In the records below, locate the line containing "Out of all pine", then extract it and all following lines exactly, ending with the last line.

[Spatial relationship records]
>>>
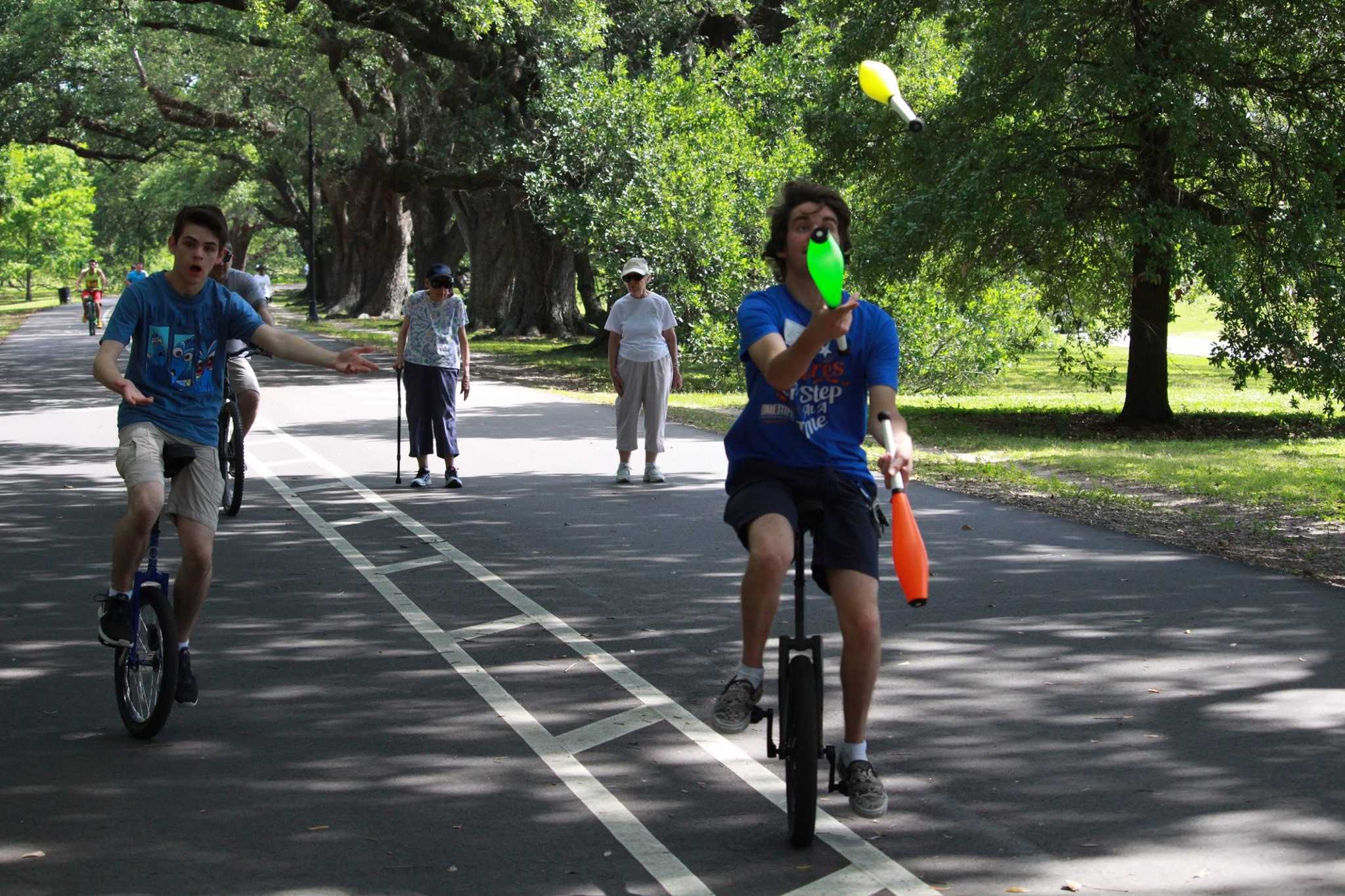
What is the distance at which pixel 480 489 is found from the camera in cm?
1411

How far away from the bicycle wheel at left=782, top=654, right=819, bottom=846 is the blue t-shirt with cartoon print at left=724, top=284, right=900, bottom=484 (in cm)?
64

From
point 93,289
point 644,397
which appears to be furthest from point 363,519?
point 93,289

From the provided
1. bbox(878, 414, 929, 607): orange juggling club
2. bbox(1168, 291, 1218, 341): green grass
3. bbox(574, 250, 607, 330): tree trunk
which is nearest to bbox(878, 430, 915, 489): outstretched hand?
bbox(878, 414, 929, 607): orange juggling club

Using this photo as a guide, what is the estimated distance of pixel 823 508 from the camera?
5109 mm

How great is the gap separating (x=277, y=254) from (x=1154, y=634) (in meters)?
140

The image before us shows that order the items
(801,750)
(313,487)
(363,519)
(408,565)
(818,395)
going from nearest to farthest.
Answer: (801,750) < (818,395) < (408,565) < (363,519) < (313,487)

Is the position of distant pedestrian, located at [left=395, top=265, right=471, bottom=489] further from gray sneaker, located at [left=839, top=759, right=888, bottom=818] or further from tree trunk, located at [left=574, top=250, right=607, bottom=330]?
tree trunk, located at [left=574, top=250, right=607, bottom=330]

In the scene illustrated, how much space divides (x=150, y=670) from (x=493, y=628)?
2.37m

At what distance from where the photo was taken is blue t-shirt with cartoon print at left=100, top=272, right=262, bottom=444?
638 centimetres

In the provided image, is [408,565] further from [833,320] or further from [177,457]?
[833,320]

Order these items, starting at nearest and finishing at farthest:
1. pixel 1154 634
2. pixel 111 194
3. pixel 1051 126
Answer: pixel 1154 634, pixel 1051 126, pixel 111 194

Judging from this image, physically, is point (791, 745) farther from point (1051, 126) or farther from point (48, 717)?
point (1051, 126)

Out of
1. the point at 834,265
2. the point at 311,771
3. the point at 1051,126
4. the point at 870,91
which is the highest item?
the point at 1051,126

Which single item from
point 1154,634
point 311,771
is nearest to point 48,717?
point 311,771
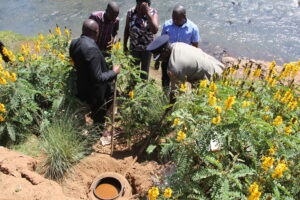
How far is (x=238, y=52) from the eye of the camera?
334 inches

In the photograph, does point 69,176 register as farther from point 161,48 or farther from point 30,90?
point 161,48

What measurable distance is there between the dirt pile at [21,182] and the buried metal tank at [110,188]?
49cm

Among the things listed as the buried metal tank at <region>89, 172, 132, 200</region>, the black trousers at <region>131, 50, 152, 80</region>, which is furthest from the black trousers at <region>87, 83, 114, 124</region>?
the buried metal tank at <region>89, 172, 132, 200</region>

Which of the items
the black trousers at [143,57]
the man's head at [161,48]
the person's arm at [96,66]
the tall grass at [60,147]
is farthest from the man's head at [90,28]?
the black trousers at [143,57]

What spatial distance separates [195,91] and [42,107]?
7.25 feet

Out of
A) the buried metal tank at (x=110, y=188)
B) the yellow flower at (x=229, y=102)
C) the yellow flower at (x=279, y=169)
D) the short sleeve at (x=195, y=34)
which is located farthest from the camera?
the short sleeve at (x=195, y=34)

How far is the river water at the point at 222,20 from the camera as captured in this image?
862 cm

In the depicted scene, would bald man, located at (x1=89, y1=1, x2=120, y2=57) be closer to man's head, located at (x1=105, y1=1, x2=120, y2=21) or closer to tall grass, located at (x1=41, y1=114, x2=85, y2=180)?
man's head, located at (x1=105, y1=1, x2=120, y2=21)

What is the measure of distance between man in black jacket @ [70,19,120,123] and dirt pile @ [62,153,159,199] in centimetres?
74

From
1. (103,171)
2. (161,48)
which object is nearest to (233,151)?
(161,48)

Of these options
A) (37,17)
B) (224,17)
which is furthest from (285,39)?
(37,17)

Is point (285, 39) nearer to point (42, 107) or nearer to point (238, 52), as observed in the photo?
point (238, 52)

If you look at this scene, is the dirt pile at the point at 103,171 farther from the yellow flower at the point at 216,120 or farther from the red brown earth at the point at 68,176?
the yellow flower at the point at 216,120

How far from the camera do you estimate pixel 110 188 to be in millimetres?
3305
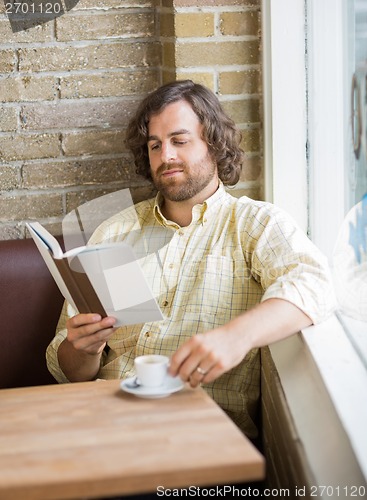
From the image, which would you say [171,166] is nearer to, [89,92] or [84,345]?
[89,92]

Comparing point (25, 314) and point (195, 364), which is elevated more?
point (195, 364)

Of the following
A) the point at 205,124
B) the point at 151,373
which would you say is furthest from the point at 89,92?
the point at 151,373

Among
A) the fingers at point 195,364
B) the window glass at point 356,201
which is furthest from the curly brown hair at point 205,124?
the fingers at point 195,364

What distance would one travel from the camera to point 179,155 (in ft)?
7.03

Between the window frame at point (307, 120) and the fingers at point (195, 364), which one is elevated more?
the window frame at point (307, 120)

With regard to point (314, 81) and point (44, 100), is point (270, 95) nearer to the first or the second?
point (314, 81)

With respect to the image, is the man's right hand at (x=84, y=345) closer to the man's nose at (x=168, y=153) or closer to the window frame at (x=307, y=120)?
the window frame at (x=307, y=120)

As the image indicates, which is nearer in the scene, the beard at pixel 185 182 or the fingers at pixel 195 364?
the fingers at pixel 195 364

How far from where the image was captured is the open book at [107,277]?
5.10ft

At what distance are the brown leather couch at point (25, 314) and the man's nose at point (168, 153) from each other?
476mm

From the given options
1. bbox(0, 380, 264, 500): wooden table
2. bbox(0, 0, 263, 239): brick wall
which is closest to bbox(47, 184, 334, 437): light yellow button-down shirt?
bbox(0, 0, 263, 239): brick wall

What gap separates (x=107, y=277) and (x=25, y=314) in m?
0.72

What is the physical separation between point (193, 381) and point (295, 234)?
0.60 meters

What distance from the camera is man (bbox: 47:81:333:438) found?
1709mm
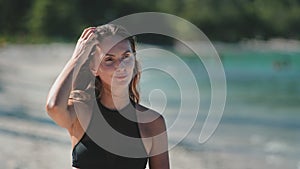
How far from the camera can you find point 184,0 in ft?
274

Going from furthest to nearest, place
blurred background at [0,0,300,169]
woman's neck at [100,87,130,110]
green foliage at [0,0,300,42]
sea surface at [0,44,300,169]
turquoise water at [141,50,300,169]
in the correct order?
green foliage at [0,0,300,42] < turquoise water at [141,50,300,169] < blurred background at [0,0,300,169] < sea surface at [0,44,300,169] < woman's neck at [100,87,130,110]

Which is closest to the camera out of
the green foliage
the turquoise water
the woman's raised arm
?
the woman's raised arm

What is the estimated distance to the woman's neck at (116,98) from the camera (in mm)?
2049

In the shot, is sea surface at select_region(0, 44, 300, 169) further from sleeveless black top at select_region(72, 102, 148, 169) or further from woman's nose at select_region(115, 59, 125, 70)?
sleeveless black top at select_region(72, 102, 148, 169)

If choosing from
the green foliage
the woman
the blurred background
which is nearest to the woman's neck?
the woman

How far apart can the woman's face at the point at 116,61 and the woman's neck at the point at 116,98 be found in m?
0.02

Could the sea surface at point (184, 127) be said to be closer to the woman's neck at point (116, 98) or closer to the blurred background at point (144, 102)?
the blurred background at point (144, 102)

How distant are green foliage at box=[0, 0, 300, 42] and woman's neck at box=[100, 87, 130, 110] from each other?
57.4 metres

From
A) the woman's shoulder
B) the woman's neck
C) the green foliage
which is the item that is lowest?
the woman's shoulder

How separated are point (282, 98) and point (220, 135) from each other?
13398mm

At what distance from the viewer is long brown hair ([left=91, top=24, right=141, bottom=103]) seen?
201 cm

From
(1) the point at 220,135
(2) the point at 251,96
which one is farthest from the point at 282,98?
(1) the point at 220,135

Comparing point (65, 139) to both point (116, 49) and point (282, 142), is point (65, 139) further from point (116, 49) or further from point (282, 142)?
point (116, 49)

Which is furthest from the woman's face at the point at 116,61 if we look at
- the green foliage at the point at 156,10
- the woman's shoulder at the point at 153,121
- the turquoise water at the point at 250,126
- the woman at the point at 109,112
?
the green foliage at the point at 156,10
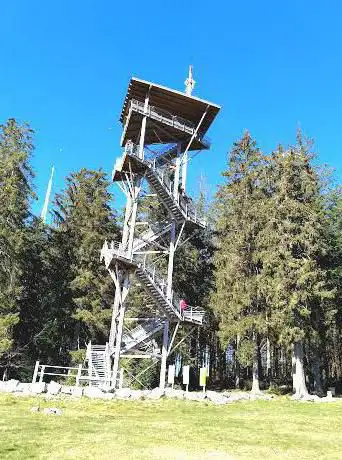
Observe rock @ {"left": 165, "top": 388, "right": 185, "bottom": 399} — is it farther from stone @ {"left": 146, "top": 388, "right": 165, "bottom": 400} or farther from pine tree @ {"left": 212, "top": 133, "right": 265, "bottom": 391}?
pine tree @ {"left": 212, "top": 133, "right": 265, "bottom": 391}

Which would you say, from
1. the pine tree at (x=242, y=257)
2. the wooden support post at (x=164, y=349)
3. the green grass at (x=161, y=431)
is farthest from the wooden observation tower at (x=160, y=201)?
the green grass at (x=161, y=431)

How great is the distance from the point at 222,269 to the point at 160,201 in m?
6.69

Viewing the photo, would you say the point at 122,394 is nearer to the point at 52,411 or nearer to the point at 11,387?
the point at 11,387

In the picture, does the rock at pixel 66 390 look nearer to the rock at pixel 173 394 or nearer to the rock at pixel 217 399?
the rock at pixel 173 394

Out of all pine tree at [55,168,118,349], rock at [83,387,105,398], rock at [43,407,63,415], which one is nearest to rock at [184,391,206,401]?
rock at [83,387,105,398]

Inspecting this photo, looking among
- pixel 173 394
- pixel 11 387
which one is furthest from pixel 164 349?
pixel 11 387

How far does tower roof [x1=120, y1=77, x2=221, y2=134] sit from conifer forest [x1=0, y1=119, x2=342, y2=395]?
5678mm

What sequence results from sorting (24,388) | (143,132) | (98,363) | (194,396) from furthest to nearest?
(143,132), (98,363), (194,396), (24,388)

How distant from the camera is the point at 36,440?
<<<
▶ _Response to the task_:
Out of all pine tree at [55,168,118,349], rock at [83,387,105,398], rock at [43,407,63,415], which one is nearest to rock at [184,391,206,401]?
rock at [83,387,105,398]

Inspecting this photo, looking among
- pixel 173 394
- pixel 11 387
which one is furthest from pixel 164 349?
pixel 11 387

How far does tower roof [x1=120, y1=77, x2=221, y2=134] sit from conifer forest [x1=0, y1=119, x2=342, y2=395]?
5678mm

What sequence results from sorting (24,388) | (143,132) | (98,363) | (194,396) from furthest to nearest?
(143,132), (98,363), (194,396), (24,388)

How distant from the camera is the point at 36,440?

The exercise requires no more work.